Thoughts on Soil Sensor Installation from a German Precisionist
Many researchers carefully choose the right instrumentation for their projects, but when it comes to installing the soil sensor into the soil, they are less than careful about the process. Researchers need to know how to install sensors in a way that will allow them to get the most accurate data the instruments are capable of.
Georg von Unold has almost two decades of experience installing all types of soil sensors and a German eye for precision that is unmatched in our experience. As the president and founder of UMS (now METER Ag), a German company that develops and manufactures precision soils instrumentation, and a close friend, we thought there would be no one better to share a couple of ideas on careful installation. Here’s what he had to say:
Pick the Right Place to Install your Sensors
When we develop research instrumentation we look at the accuracy and the resolution of our instruments from a technical point of view. However, the heterogeneity of research sites can be so vast that we have to take care to select a research site that is representative from a scientific point of view of the results we would like to publish. We do this first by analyzing the biosphere above the soil that is visible to us, and then perhaps doing some auguring into the soil at various sites to investigate what might be going on in different areas of the field. If you are researching on a farm, it is important to ask the grower where he’s had good and bad harvest results, where he’s needed to irrigate, and where he’s had problems with erosion. Always interview people who know the history and specifics of the sites first, because if the sites are flooded or at risk for landslides, it will be a bad choice for long-term monitoring. Investigating the right place for your sensors before you install will save you time and help you obtain the most applicable and accurate data for your research.
Be Careful with the Way you Install Sensors
One of our research projects used tensiometers to try and determine how water flowed through gravel. We knew that gravel would have bad capillary contact because the stones would have holes between them. So we decided to make a slurry of fine material from this gravel soil and put it in the installation hole so that the tensiometer would have better capillary contact. It was a good idea, but it led to misleading results. What we ended up with was a kind of water reservoir with fine material around the tensiometer which had nothing to do with the true moisture situation in the gravel. The tensiometer gave us wonderful readings: very constant but with no dynamics that would have been typical for a gravel soil. When we took it into the lab to investigate, we realized we’d built an artificial soil around our tensiometer. We weren’t measuring the gravel but were measuring our artificial error which we had created so carefully. The other thing we found is that over the course of time our slurry would move away from the tensiometer, and within a few years, the tensiometer would be simply hanging in a big gap. This project also contained fine, heavy soils. Eventually, we realized that we needed an auguring tool that would not push the soil away or compact the soil where we placed the tensiometer because compaction would mean different hydraulic behavior. So we asked our friends at a Dutch company to make us an auger that was shaped in a form that wouldn’t change the natural soil density that we wanted to measure.
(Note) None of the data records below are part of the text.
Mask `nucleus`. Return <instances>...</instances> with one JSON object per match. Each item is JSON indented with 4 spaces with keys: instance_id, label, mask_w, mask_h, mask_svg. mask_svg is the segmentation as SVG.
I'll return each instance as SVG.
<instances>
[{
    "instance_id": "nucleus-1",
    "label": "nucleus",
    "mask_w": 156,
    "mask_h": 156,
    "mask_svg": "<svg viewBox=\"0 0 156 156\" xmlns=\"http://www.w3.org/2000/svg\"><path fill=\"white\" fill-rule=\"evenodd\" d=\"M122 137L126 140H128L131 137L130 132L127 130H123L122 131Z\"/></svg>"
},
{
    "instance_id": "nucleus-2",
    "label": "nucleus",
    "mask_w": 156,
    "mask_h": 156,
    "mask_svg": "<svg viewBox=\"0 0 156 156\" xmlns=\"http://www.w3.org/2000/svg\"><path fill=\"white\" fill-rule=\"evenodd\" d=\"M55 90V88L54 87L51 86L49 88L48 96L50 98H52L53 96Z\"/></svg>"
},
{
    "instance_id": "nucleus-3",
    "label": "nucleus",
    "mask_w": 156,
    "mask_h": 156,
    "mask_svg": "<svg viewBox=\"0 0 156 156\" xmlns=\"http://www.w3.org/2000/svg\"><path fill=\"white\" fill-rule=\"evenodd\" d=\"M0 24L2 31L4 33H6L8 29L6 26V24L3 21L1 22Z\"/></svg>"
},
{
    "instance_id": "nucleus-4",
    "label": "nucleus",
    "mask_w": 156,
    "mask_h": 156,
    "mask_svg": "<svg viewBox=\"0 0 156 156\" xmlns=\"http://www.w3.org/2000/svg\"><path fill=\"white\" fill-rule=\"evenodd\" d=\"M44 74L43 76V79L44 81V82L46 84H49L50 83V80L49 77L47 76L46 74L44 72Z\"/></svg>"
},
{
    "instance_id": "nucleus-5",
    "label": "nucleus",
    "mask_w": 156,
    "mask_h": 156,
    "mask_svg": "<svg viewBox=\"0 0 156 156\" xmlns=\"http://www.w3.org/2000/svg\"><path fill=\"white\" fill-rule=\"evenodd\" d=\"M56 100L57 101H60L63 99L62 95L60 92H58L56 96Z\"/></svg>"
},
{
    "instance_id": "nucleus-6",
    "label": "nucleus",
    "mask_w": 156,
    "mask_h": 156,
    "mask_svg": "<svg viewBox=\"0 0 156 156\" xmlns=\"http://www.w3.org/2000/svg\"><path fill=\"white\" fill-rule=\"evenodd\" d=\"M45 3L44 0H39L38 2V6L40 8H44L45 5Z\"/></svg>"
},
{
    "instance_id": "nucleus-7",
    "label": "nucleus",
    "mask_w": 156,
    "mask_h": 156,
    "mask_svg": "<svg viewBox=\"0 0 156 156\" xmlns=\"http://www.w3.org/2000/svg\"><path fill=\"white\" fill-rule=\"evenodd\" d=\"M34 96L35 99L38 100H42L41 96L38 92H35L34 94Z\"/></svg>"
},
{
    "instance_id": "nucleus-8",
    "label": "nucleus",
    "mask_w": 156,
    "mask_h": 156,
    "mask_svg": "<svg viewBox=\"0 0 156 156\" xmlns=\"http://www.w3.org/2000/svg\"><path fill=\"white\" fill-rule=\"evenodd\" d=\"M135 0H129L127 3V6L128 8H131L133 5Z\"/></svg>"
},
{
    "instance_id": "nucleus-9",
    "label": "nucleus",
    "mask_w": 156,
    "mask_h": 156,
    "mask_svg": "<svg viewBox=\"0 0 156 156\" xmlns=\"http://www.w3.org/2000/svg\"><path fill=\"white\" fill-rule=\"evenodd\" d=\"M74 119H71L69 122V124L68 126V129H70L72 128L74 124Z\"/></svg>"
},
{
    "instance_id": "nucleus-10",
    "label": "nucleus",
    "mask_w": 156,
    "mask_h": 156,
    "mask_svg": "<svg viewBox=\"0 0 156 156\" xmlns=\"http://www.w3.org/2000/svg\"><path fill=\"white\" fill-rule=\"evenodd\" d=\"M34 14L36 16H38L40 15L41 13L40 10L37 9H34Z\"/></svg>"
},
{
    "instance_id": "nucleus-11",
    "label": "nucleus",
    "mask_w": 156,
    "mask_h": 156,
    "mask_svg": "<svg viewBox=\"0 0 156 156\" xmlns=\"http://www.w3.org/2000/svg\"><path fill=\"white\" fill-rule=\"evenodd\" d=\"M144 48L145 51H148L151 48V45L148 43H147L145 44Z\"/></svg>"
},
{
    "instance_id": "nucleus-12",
It is important to be careful when you install sensors. For example, if you have a clay soil and you auger a bigger hole than your tensiometer, you will have a water tube around your sensor. If your soil flooded, the water would flow down your shaft to where your tensiometer is placed, and then what are you measuring? Thus it is necessary to seal the shaft or to prevent access of surface water to a deeper horizon.
Beware of Simple Mistakes
You can also make simple mistakes with other types of soil sensors, such as temperature probes. You need to remember that if you want to measure temperature at a depth of one meter below the surface, the thermal conductivity is strongly dependent on the kind of soil and the moisture of the soil. If, for example, you put a temperature probe wired with copper wires in a dry sand or gravel, you will get an average value of the temperature of the sunlight exposed hot cable. The reason is that the copper is leading the temperature down to where you measure and has a much higher conductivity compared to dry, coarse soil. Thus it is important to think through your installation processes because it is likely you will have a different installation method in a clay soil versus a gravel soil.